I think my life exists only so an angel can show the successful me from an alternate universe of how much worse it could have been!
#alternative
Me: why do bad things happen to good people?
God: *reveals image of me jerking off to April from Ninja Turtles*
Me: oh
God: *nods solemnly*
Is it still an alien abduction if I packed a suitcase?
My kids will insist on wearing the same grungy PJs for 6 days in a row, but they’ll put a t-shirt in the dirty hamper just because it fell off the hanger
Searching for stuff on the internet when you’re drunk is called Beer Googles.

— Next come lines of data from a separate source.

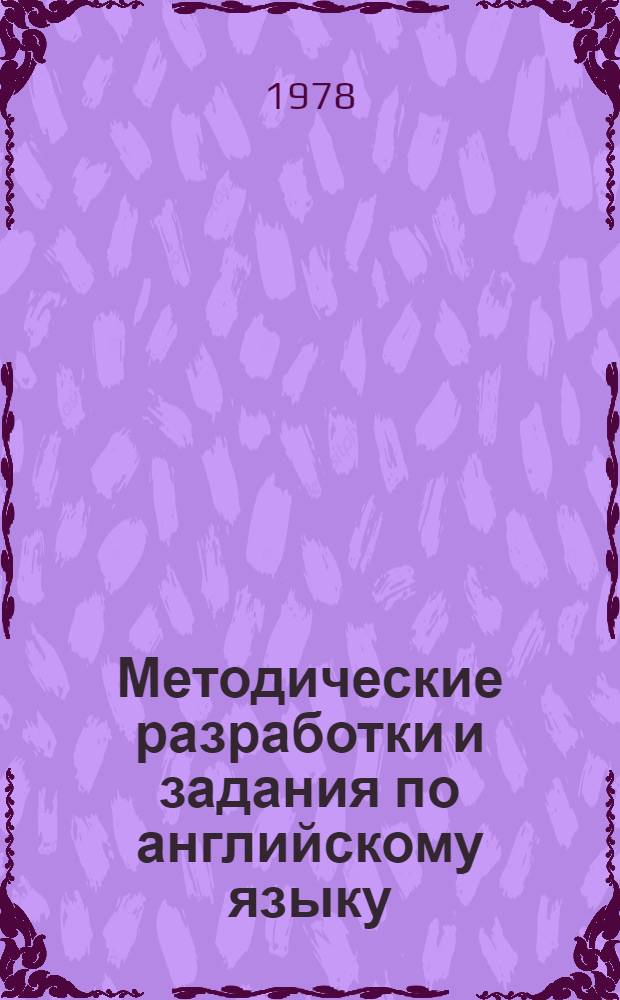 Методические разработки и задания по английскому языку : Для студентов спец. "Строит. и дор. машины и оборудование". Ч. 2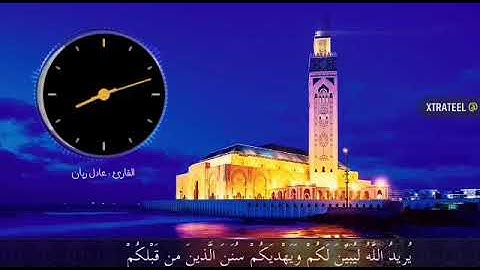 سورة النساء القارئ عادل ريان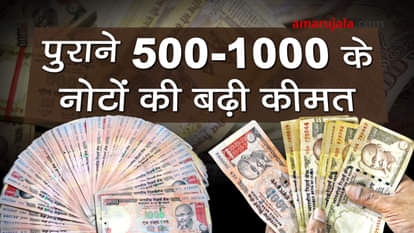 websites selling old currency notes of 500 and 1000 rupees online special story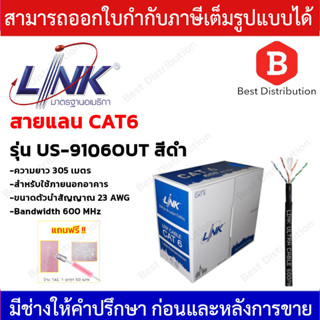 LINK สายแลน CAT6 OUTDOOR รุ่น US-9106OUT สำหรับใช้ภายนอกอาคาร ความยาว 305 เมตร (รบกวนกดสั่งซื้อออเดอร์ละ 1 กล่อง)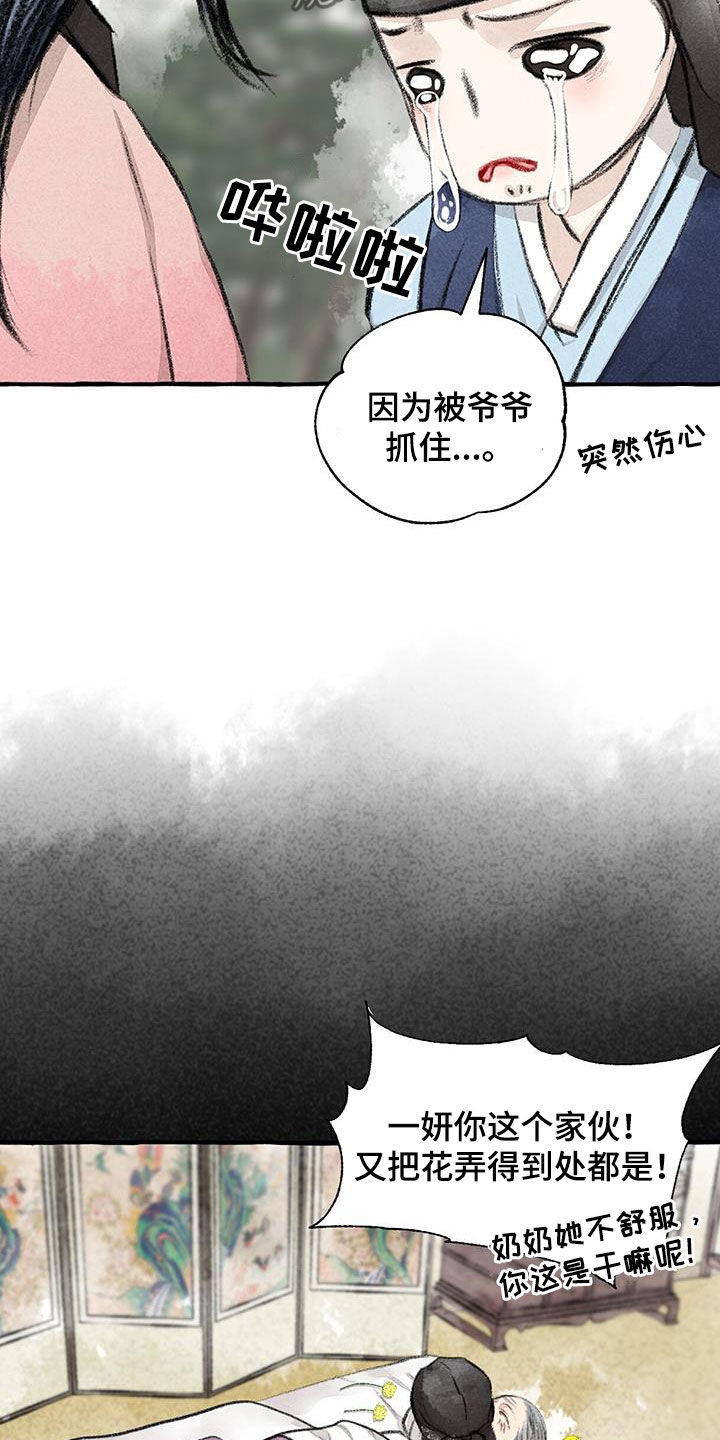 《冒险秘密》漫画最新章节第180章：去我家免费下拉式在线观看章节第【6】张图片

*puts sriracha on a kangaroo*
HOT POCKET
me: I lost the boy
wife: where?
me: at the burrito stand
wife: how?
me: I turned around for a second
wife: yes?!
me: and then for a third
The best thing about my 4 year old right now is that he’s currently saying things he must have heard somewhere but has no real concept of what they actually mean. Today everything is “151 percent awesome”
Lucifer: what if we make lots of bugs?
God: love it, it’s done!
[3 days later]
Lucifer: how was your trip to earth?
God: *covered in bug bites* i’m moving your office to the basement.
Bruce Wayne could prevent so much more crime if he just used his vast fortune to buy up all the Gotham tri-state area abandoned chemical plants and dilapidated amusement parks.
Pro tip: Asking God to smite your enemies will ensure you never get asked to lead the prayer before a family meal again
I don’t just have a chip on my shoulder— I’ve got the whole potato
[Being kidnapped]
Me: i can feel it.. Stockholm syndrome
kidnapper: its been 10 minutes
me: should we invite your brother to the wedding?
According to the signage in my state, guys named Ray own car repair shops or adult bookstores.
Mom: why are your eyes dilated
Me: your eyes dilate up to 45% when you look at something you love
Mom: what were you looking at
Me: memes
[IKEA meatball recipe]
1/2 lb ground beef
1/2 cup cream
1 small onion finely chopped
4 allen wrenches
20 minute argument
2 tbsp butter
lingonberry or some shit
you’re doing it wrong
salt to taste
just let me do it
There’s so much pollen in the air covering everything with a blanket of yellow dust that I thought my wife went blonde.
When my kids aren’t listening to me I just yell ignore me! And then I feel better that they’re finally listening.
[being murdered at mom’s house]
not on the good couch please or we’ll both be in trouble
I was feeling really festive watching the fireplace channel on tv, until I got confused and tried to throw another log in there.
Pro tip: If you ever lose your wedding ring, just run the vacuum cleaner. You’ll find it.
*sees a very smooth rock*
me: nice rock
my brain: put it in your mouth
me: no?????
I don’t have jealousy issues, but I do have “flirt with my boyfriend one more time and I may have to cut you” issues.